I have X.intermedia they have always been in the dream spider category for me and I got lucky and my dream of owning them came true. I find them fascinating tarantulas . A bit defensive but for the most part easy going.  I keep mine with deep sub and cork hides, plastic plants and always a large water dish. They like it on the humid side. In my experience slings to Juvenal till about 3-4 inch is burrowing stage. Once they get large they don't dig much but will instead use cork hides. They do however poses some pretty serious hairs that they don't hesitate to use if disturbed too much. I would have many more if I could find them lol.

Reactions: Like 2


----------



## EDED (Dec 8, 2015)

^^^good info

to add 
I think I got all the hair from poor choice for container.

If you can get a side sliding door type or whatever you can think of that will disturb the spider least then you wont have the spider freaking out each time opening the lid and kicking hair. 

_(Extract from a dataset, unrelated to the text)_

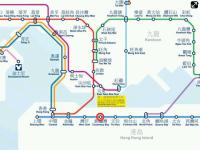 Hong Kong Subway screenshot 4/4
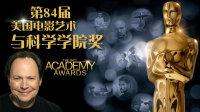 第84届美国电影艺术与科学学院奖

sp. blue is nice. I kept one female and sold a pair

they can tolerate warm temp and cooler temp too.  
They are always moving stuff around the container.  Maybe its just mine hating the set up I provided haha

Reactions: Like 2


----------



## Exoskeleton Invertebrates (Dec 8, 2015)

Just shipped out my adult female today to her new owner.

Reactions: Like 3


----------



## SpiderDad61 (Dec 8, 2015)

Exoskeleton Invertebrates said:


> Just shipped out my adult female today to her new owner.


Holy crap, she's a beauty!!!!! Have any more? Any slings? I want one baaad


----------



## Exoskeleton Invertebrates (Dec 8, 2015)

SpiderDad61 said:


> Holy crap, she's a beauty!!!!! Have any more? Any slings? I want one baaad


 No I do not have another. This female is no longer mine but she is suppose to come back to me as soon as the immature male molts. The immature male is owned by a friend of mine. 
The new owner knows someone with a mature male that he will try to pair with first.

---------- Post added 12-08-2015 at 09:52 PM ----------




Blue Jaye said:


> I have X.intermedia they have always been in the dream spider category for me and I got lucky and my dream of owning them came true. I find them fascinating tarantulas . A bit defensive but for the most part easy going.  I keep mine with deep sub and cork hides, plastic plants and always a large water dish. They like it on the humid side. In my experience slings to Juvenal till about 3-4 inch is burrowing stage. Once they get large they don't dig much but will instead use cork hides. They do however poses some pretty serious hairs that they don't hesitate to use if disturbed too much. I would have many more if I could find them lol.


 You know I'll be honest with you back in 2004 I had a adult female immanis during that time I thought since they came from a tropical region that I needed to keep them humid, this was a bad idea. She did not last a year with me. As slings and juvies I do agree to keep them humid but I was told that they do better on the dry side. So far by me keeping X. immanis, intermedia, X. sp. "White" and X. sp. "Blue" has done extremely well on the dry side. 
The only other time I keep them humid is when they are about to molt regardless of the size that they are at.

---------- Post added 12-08-2015 at 10:24 PM ----------

Here is my Xenesthis sp. "White". The substrate has a little wet do to spilling water. Ever since it was a baby it has had a regenerating leg problem. The last molt resulted with the patella of the leg sitting in the grown instead of upwards like it normally should.







---------- Post added 12-08-2015 at 10:26 PM ----------

Here is my Xenesthis intermedia. As you can see the substrate is completely dry


----------



## KatOrr (Jan 16, 2016)

My Skittles. Had another molt after this pic. Much more leggier. I suspect male but hasn't given me the opportunity to grab the molt. If it is male, I will be selling him. Will be put to good use

Reactions: Like 1


----------